Multiple database aggregation with record lineage
Our client wanted to be able to publish on just one portal a database created by pooling records from 12 source databases.
Overlaps between different source databases made deduplication necessary to ensure that just one view of each record was offered to portal visitors.
Moreover, the users of the portal having the possibility to correct and/or enrich the published information (=Crowdsourcing), it was necessary to keep, for each entry in the aggregated database, a link to the corresponding record(s) in the source databases (= Record Lineage), in order to pass on the corrections at the source.
Although this particular use case concerns cultural sites, it can be applied identically to lists of businesses and individuals (CRM), product databases, etc.
Verification + . geolocation* of of postal addresses.
Check of postcodes, translation of postcodes into INSEE codes.
Harmonization of the data from each of the 12 source databases to obtain a single target format.
Record Lineage : preservation throughout the processing chain of the identifier of each record as well as its original source base.
Automation of the entire processing chain in both directions (source databases → aggregated database AND aggregated database → source databases) in order to propagate the updates and enrichments occurring at each end.
Single view of each record on the portal, thanks to deduplication.
The owners of the 12 source databases had to be able to retrieve crowdsourcing*corrections in order to be able to apply them to their own databases.
Up-to-date data on the portal including both the latest modifications made in the source databases AND corrections / enrichments by crowdsourcing.
Full process automation , propagating corrections in both directions and at regular intervals.
Standardization of data from different sources
Our client, a major passenger and freight transport company, wanted to reduce the time (weeks or even months) required to collect the input data needed for a project.
The client's data teams therefore began designing an intranet portal where internal project managers could in just a few clicks find the data they needed for their projects.
The problem: each department producing potentially reusable data provided this information in a datasheet published in a format of its own, meaning that several hundred different formats existed.
The purpose of the portal was to allow cross-searches of the data sets generated by different departments.

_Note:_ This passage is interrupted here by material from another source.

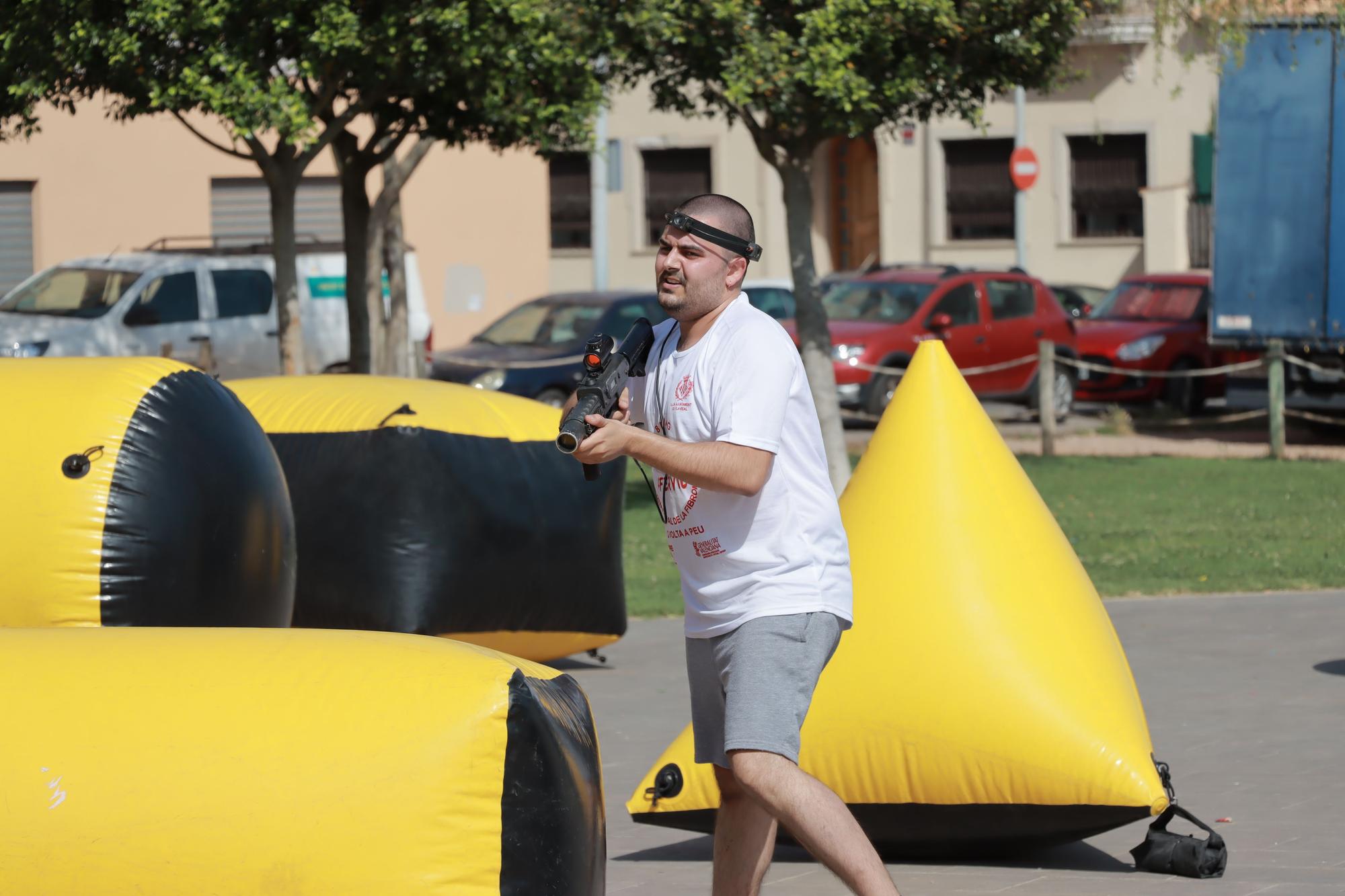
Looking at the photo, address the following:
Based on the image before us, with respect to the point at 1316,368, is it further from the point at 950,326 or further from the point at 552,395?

Datasheet harmonization was therefore essential to the success of the portal project.
Single format created for datasheets.
Format import: Tale of Data uses the target format to automatically suggest to the user the data transformations that will be needed to move from the current to the target format.
The client's data team used Tale of Data to produce, for each input datasheet format, lists of the data transformations that would be needed to create an output datasheet.
Full process automation : each day the various departments upload new datasheets onto the client’s private Cloud (Microsoft Azure). Tale of Data retrieves these records and automatically applies the relevant transformations to them (depending on the department of origin and the nature of the datasheet).
Once in pivot format, the cards are deduplicatedand then sent by Tale of Data to the portal (via API) where they are indexed in order to be available for research.
Tens of millions of euro saved thanks to a dramatic reduction in new project start-up times.
The portal is now regularly used by project managers to gather the data they need for their projects.
The rate of data reuse is rising fast and the number of datasets purchased from external providers has decreased significantly- This is because project managers previously had no way of knowing whether their company already had the data.
By standardizing locations (of construction sites, warehouses, depots, etc.) targeted geospatial searches can be performed in the portal on data sets.
Risk of failure has been greatly reduced because projects now start faster and with the right input data.
Reconciliation of automotive standards
Our client, a leader in the field of consumer credit, wanted to offer an online financing plan to all buyers of used cars in the click of a mouse.
While partner sites selling used vehicles mostly use Argus (sometimes JATO), the algorithms creating our client's financing plan were based on EUROTAX.
In order to receive a financing plan in a matter of seconds, a unique match had to be made with entries in repositories that do not share a common key and whose different descriptions of vehicles make matching far from easy.
Use of special joins (called "full-text")*. designed by Tale of Data (about 100,000 entries per repository) :
Composite key created for each repository by concatenating several fields (e.g. model, long version label, number of doors, launch year, etc.)
The composite key is then matched against those of the other repositories with the highest number of shared "words". Words are also weighted for rarity within the composite key (principle: the rarer a word is in the key, the more credible the match)
Elimination of multiple matches using numerical fields called arbitration fields (e.g. price including VAT or level of CO2 emissions). These fields are not standardized enough to be entered in the composite key, but are very helpful during selection when a vehicle from one repository is matched against several vehicles from a different repository. The selected vehicle will be the one closest in price and CO2 emissions.
Theinvolvement of business experts (who have in-depth knowledge of automotive repositories) meant that decisions on which fields to include in the composite key and on arbitration fields were as accurate as possible.
The unique match rate has risen:
From 55% in the original approach, when the client's data scientists were being asked to code in Python matching algorithms for character strings - algorithms that the business regularly rejected over a period of several months
To 95% using the composite key and business involvement approach suggested by Tale of Data
The remaining 5% of multiple matches presented no significant differences in terms of the financing plan generated. The Tale of Data approach was validated after one week by the client's business teams.